The audience, including myself, offer a low chortle. The audience is willing the young boy on. We clearly heard and understood the emphasis on ‘cheese.’ We clearly understand the context. The boy senses ‘something’ and readies himself with a deep breath before answering.

“Pickle.”

The young boy’s response is met with laughter and warm applause. Richard Cadell rests his head against him arm and sighs.

Of course “pickle” is the answer. What else would you put in a sandwich – that already has cheese in it! Second, think about it from an eight year old’s perspective: the answer would not be cheese because questions do not usually include the answer – as a part of the question.

What a cheese sandwich can teach us about questioning?

Is there such a word as diagnosticity? Yes, but it is in relation to data. So I am borrowing it to help describe effective question design.

The accessibility X and diagnosticity of the question cue are two essential elements of questioning. Even when knowledge is accessible, the diagnosticity of the question can lead to variable learner performance.

It is clear that in a classroom that values testing as learning, learners benefit from being asked questions with high diagnosticity and being required to ‘retrieve and reconstruct’ their knowledge.

And lastly, not all learning gains are immediate. That is certainly the case when investing in and building pupils’ vocabulary. There’s strong evidence to connecting a child’s vocabulary at 24 months with performance on measures of maths, reading, and behaviour at age 5. With vocabulary at age five a strong predictor of the qualifications achieved at school leaving age and beyond, (Spencer, et al., 2017). Explicitly clear evidence for the profession to take heed of.

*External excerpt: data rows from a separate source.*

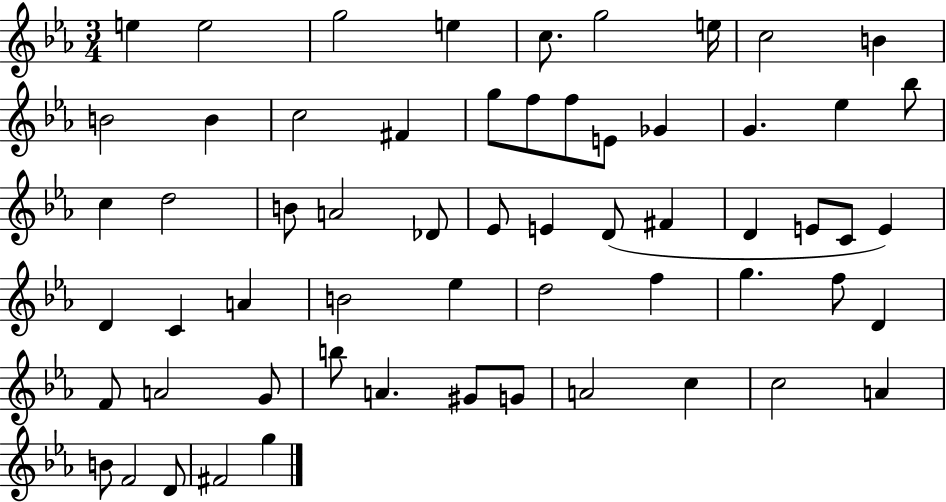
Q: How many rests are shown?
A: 0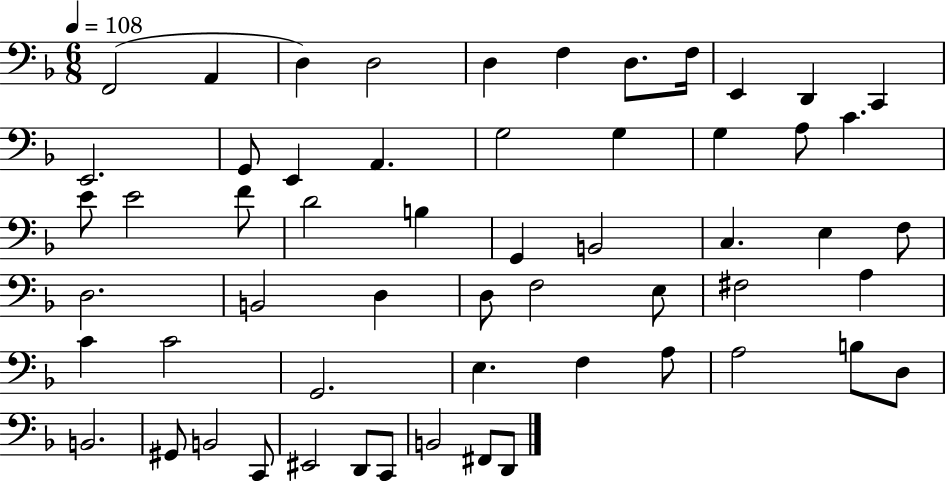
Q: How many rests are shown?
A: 0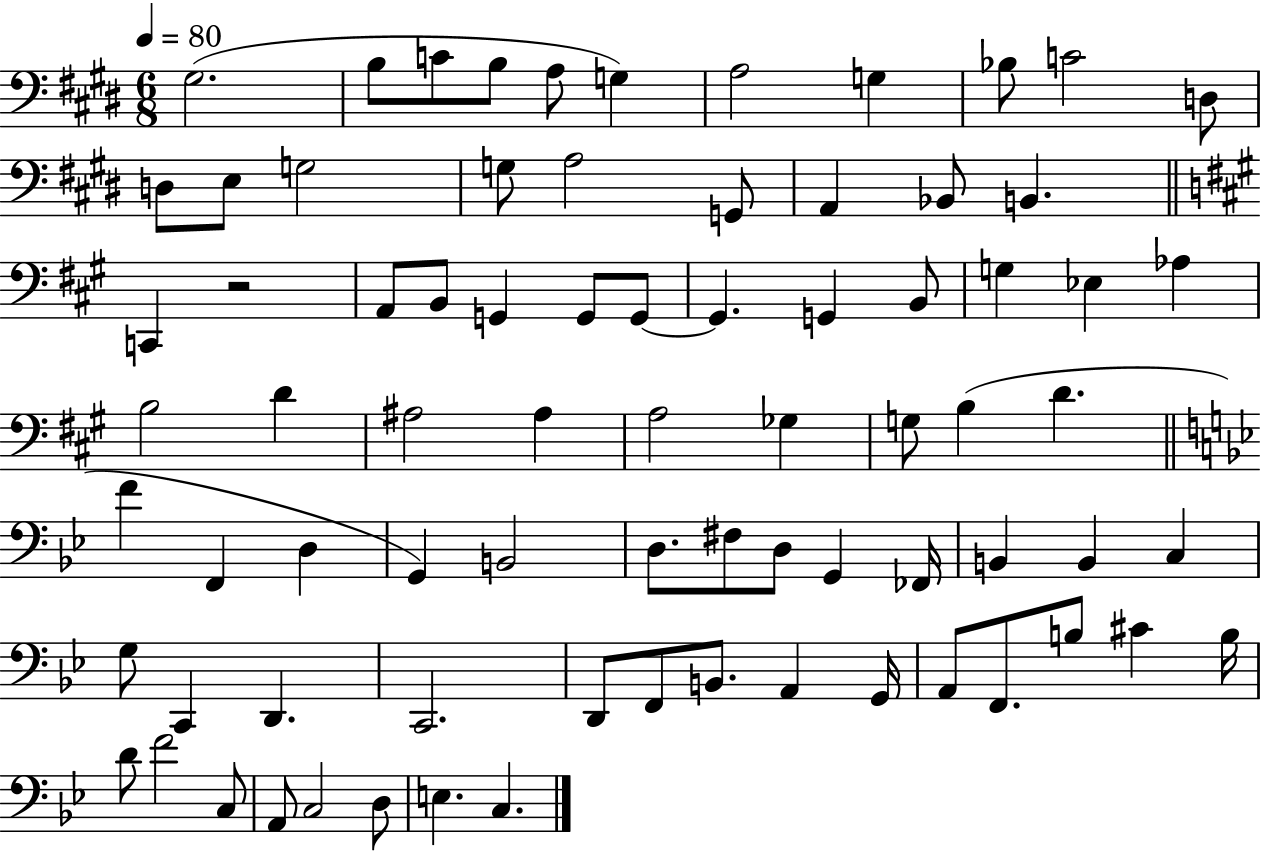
X:1
T:Untitled
M:6/8
L:1/4
K:E
^G,2 B,/2 C/2 B,/2 A,/2 G, A,2 G, _B,/2 C2 D,/2 D,/2 E,/2 G,2 G,/2 A,2 G,,/2 A,, _B,,/2 B,, C,, z2 A,,/2 B,,/2 G,, G,,/2 G,,/2 G,, G,, B,,/2 G, _E, _A, B,2 D ^A,2 ^A, A,2 _G, G,/2 B, D F F,, D, G,, B,,2 D,/2 ^F,/2 D,/2 G,, _F,,/4 B,, B,, C, G,/2 C,, D,, C,,2 D,,/2 F,,/2 B,,/2 A,, G,,/4 A,,/2 F,,/2 B,/2 ^C B,/4 D/2 F2 C,/2 A,,/2 C,2 D,/2 E, C,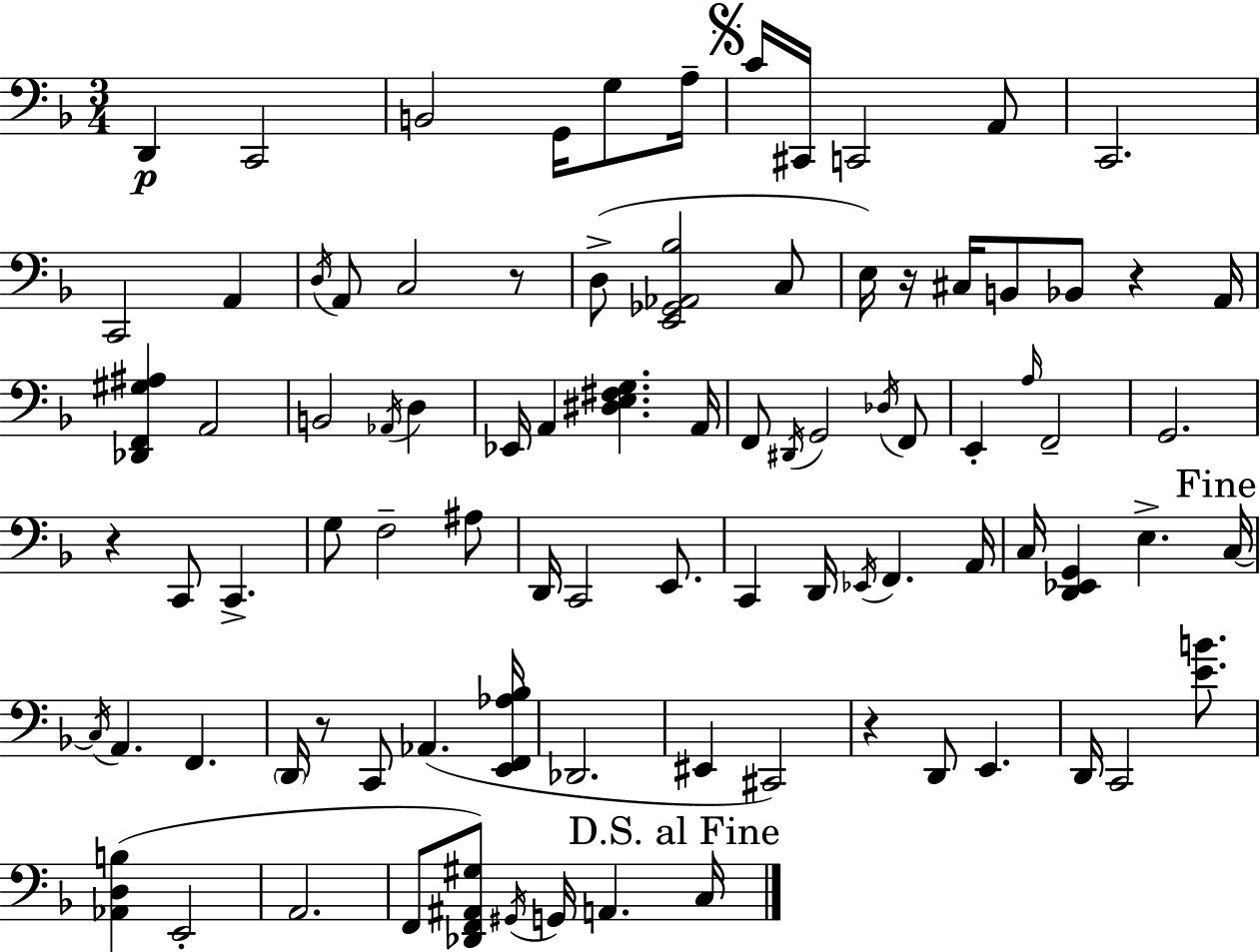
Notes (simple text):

D2/q C2/h B2/h G2/s G3/e A3/s C4/s C#2/s C2/h A2/e C2/h. C2/h A2/q D3/s A2/e C3/h R/e D3/e [E2,Gb2,Ab2,Bb3]/h C3/e E3/s R/s C#3/s B2/e Bb2/e R/q A2/s [Db2,F2,G#3,A#3]/q A2/h B2/h Ab2/s D3/q Eb2/s A2/q [D#3,E3,F#3,G3]/q. A2/s F2/e D#2/s G2/h Db3/s F2/e E2/q A3/s F2/h G2/h. R/q C2/e C2/q. G3/e F3/h A#3/e D2/s C2/h E2/e. C2/q D2/s Eb2/s F2/q. A2/s C3/s [D2,Eb2,G2]/q E3/q. C3/s C3/s A2/q. F2/q. D2/s R/e C2/e Ab2/q. [E2,F2,Ab3,Bb3]/s Db2/h. EIS2/q C#2/h R/q D2/e E2/q. D2/s C2/h [E4,B4]/e. [Ab2,D3,B3]/q E2/h A2/h. F2/e [Db2,F2,A#2,G#3]/e G#2/s G2/s A2/q. C3/s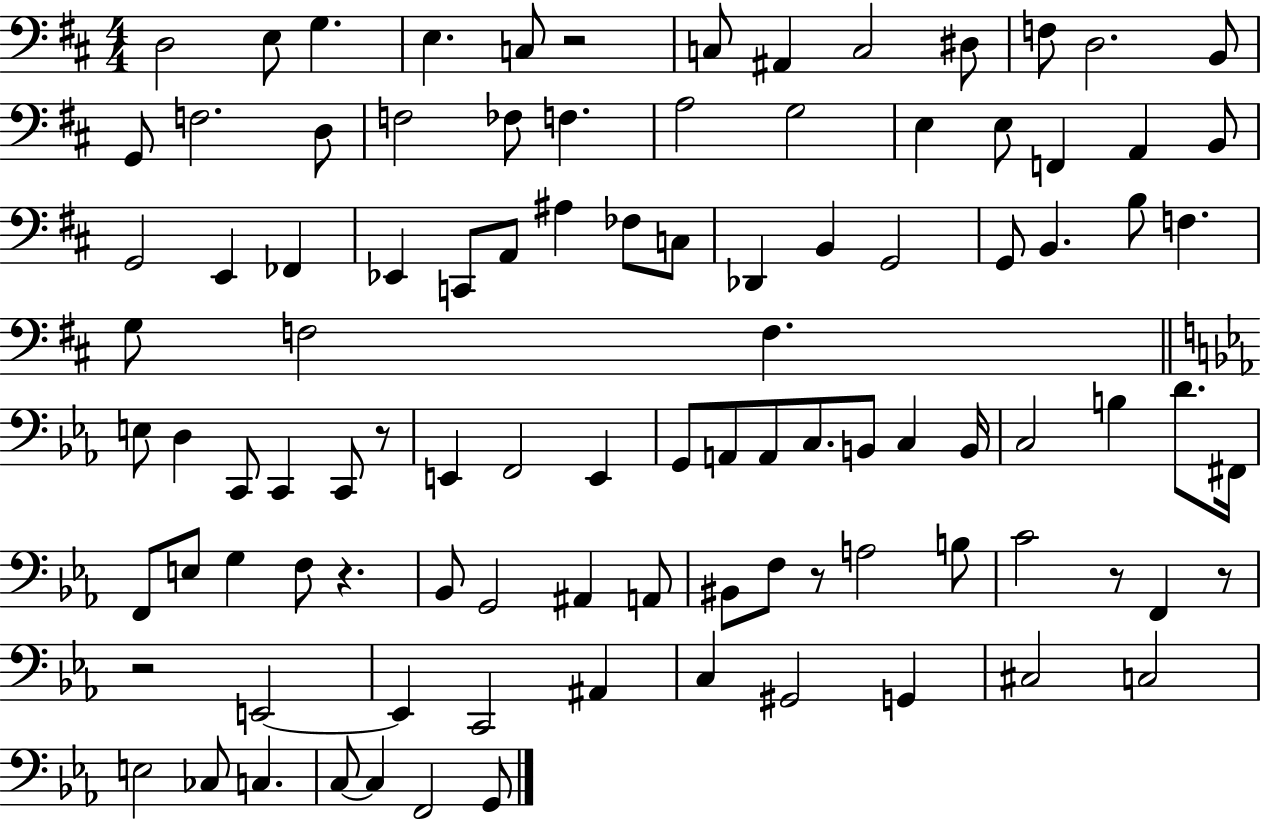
D3/h E3/e G3/q. E3/q. C3/e R/h C3/e A#2/q C3/h D#3/e F3/e D3/h. B2/e G2/e F3/h. D3/e F3/h FES3/e F3/q. A3/h G3/h E3/q E3/e F2/q A2/q B2/e G2/h E2/q FES2/q Eb2/q C2/e A2/e A#3/q FES3/e C3/e Db2/q B2/q G2/h G2/e B2/q. B3/e F3/q. G3/e F3/h F3/q. E3/e D3/q C2/e C2/q C2/e R/e E2/q F2/h E2/q G2/e A2/e A2/e C3/e. B2/e C3/q B2/s C3/h B3/q D4/e. F#2/s F2/e E3/e G3/q F3/e R/q. Bb2/e G2/h A#2/q A2/e BIS2/e F3/e R/e A3/h B3/e C4/h R/e F2/q R/e R/h E2/h E2/q C2/h A#2/q C3/q G#2/h G2/q C#3/h C3/h E3/h CES3/e C3/q. C3/e C3/q F2/h G2/e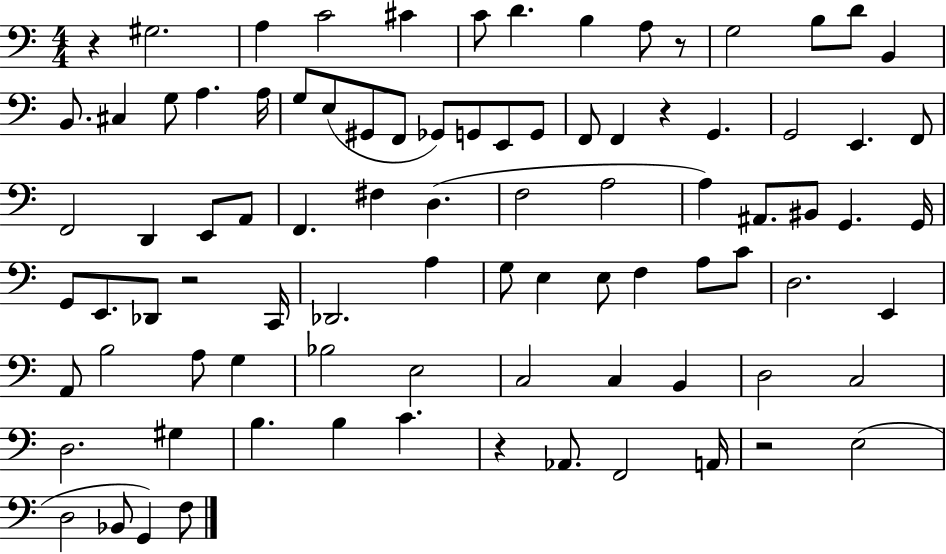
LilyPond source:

{
  \clef bass
  \numericTimeSignature
  \time 4/4
  \key c \major
  \repeat volta 2 { r4 gis2. | a4 c'2 cis'4 | c'8 d'4. b4 a8 r8 | g2 b8 d'8 b,4 | \break b,8. cis4 g8 a4. a16 | g8 e8( gis,8 f,8 ges,8) g,8 e,8 g,8 | f,8 f,4 r4 g,4. | g,2 e,4. f,8 | \break f,2 d,4 e,8 a,8 | f,4. fis4 d4.( | f2 a2 | a4) ais,8. bis,8 g,4. g,16 | \break g,8 e,8. des,8 r2 c,16 | des,2. a4 | g8 e4 e8 f4 a8 c'8 | d2. e,4 | \break a,8 b2 a8 g4 | bes2 e2 | c2 c4 b,4 | d2 c2 | \break d2. gis4 | b4. b4 c'4. | r4 aes,8. f,2 a,16 | r2 e2( | \break d2 bes,8 g,4) f8 | } \bar "|."
}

As for ever increasing time demands and time pressures that I am confident teachers will rightly challenge me with. It is worth remembering that Rawson et al. (2018) reported that correctly recalling items one time across three sessions versus three times in one session yielded a whopping 262% increase in retention test performance. Invest, teach and reteach – with the long term, durable learning gains in mind and the richer conversations and classroom discussions that will undoubtedly follow.

Takeaway

When designing questions – ensure high diagnosticity. Does the question explicitly target the answer?

Spencer, Sarah & Clegg, Judy & Rush, R. & Stackhouse, J.. (2016). The contribution of spoken language and socioeconomic background to adolescents’ educational achievement at age 16 years. International Journal of Language and Communication Disorders.